Reproduce all of the records below word for word, and leave the pictures out of your answer.
[begin TASK INPUTS]
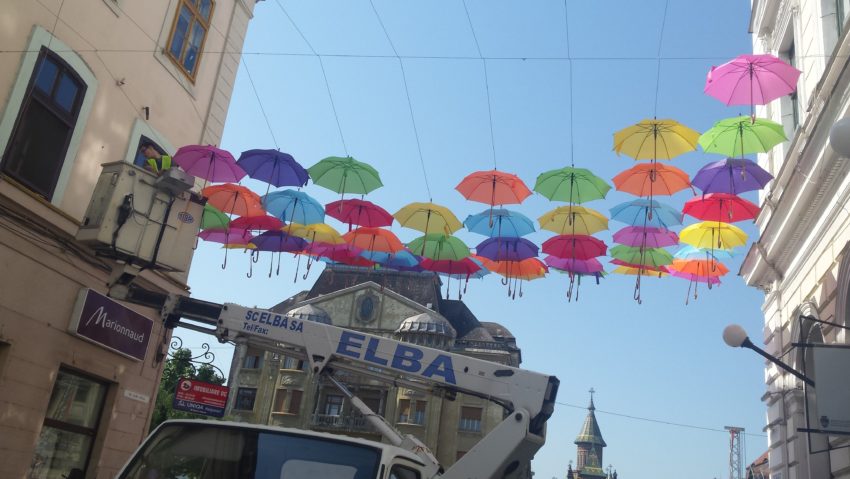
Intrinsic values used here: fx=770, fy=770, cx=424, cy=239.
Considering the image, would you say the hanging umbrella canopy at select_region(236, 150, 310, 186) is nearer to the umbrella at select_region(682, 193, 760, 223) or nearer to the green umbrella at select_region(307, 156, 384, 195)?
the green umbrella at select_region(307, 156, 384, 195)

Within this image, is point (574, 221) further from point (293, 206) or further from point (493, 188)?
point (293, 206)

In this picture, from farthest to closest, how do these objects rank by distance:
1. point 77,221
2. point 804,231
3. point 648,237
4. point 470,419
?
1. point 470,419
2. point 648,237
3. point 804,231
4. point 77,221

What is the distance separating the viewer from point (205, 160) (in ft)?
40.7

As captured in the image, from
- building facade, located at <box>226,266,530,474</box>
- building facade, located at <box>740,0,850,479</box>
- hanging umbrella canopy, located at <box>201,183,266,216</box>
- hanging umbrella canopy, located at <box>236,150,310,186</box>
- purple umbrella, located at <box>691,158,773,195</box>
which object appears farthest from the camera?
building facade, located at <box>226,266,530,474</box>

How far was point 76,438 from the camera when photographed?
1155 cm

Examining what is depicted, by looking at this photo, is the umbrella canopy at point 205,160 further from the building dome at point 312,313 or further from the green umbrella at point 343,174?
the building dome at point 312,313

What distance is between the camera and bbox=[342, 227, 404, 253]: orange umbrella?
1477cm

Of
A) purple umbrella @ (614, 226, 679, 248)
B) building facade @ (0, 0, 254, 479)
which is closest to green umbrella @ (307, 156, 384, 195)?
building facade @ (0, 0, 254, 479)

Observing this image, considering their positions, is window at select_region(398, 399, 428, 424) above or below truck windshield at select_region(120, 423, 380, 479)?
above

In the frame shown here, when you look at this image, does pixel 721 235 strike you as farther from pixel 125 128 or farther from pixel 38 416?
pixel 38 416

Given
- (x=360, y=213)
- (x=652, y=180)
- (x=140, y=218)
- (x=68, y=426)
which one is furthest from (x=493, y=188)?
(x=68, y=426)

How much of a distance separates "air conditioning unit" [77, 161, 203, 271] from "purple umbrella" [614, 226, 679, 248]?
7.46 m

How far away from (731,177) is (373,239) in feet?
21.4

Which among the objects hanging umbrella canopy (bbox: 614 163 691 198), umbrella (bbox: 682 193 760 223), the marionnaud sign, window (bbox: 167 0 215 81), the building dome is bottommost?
[end TASK INPUTS]
> _TASK ANSWER_:
Intrinsic values used here: fx=770, fy=770, cx=424, cy=239.
Considering the image, would you say the hanging umbrella canopy at select_region(236, 150, 310, 186) is nearer to the umbrella at select_region(682, 193, 760, 223) or nearer to the green umbrella at select_region(307, 156, 384, 195)?
the green umbrella at select_region(307, 156, 384, 195)

Within this image, is point (574, 221) further from point (293, 206) or further from point (493, 188)?
point (293, 206)

In this picture, from farthest to closest, how do these objects rank by distance:
1. point 77,221
2. point 804,231
3. point 648,237
4. point 470,419
?
1. point 470,419
2. point 648,237
3. point 804,231
4. point 77,221

What is the distance separating the viewer from point (205, 160) (in ft)?
40.7

As captured in the image, from
- building facade, located at <box>226,266,530,474</box>
- building facade, located at <box>740,0,850,479</box>
- hanging umbrella canopy, located at <box>201,183,266,216</box>
- hanging umbrella canopy, located at <box>236,150,310,186</box>
- purple umbrella, located at <box>691,158,773,195</box>
which object appears farthest from the camera?
building facade, located at <box>226,266,530,474</box>

How far was point 76,438 from the camera when photographed?
1155 cm

Examining what is depicted, by looking at this photo, is the umbrella canopy at point 205,160 further from the building dome at point 312,313 or further from the green umbrella at point 343,174?
the building dome at point 312,313

What distance is between the camera and bbox=[342, 227, 404, 253]: orange umbrella?
1477cm

Of
A) purple umbrella @ (614, 226, 679, 248)
B) building facade @ (0, 0, 254, 479)
which is closest to green umbrella @ (307, 156, 384, 195)?
building facade @ (0, 0, 254, 479)

Observing this image, considering their positions, is window at select_region(398, 399, 428, 424) above or below truck windshield at select_region(120, 423, 380, 479)?
above

In the frame shown here, when you look at this image, does pixel 721 235 strike you as farther from pixel 125 128 or farther from pixel 38 416?
pixel 38 416

Given
- (x=360, y=213)
- (x=652, y=180)
- (x=140, y=218)
- (x=68, y=426)
which one is furthest from (x=493, y=188)?
(x=68, y=426)

How much of a distance separates "air conditioning unit" [77, 161, 203, 271] from "purple umbrella" [614, 226, 679, 248]?
7.46 m

How far away from (731,177) is (373,239) in feet?
21.4

Which among the objects hanging umbrella canopy (bbox: 614 163 691 198), umbrella (bbox: 682 193 760 223), the marionnaud sign, window (bbox: 167 0 215 81), the building dome is bottommost?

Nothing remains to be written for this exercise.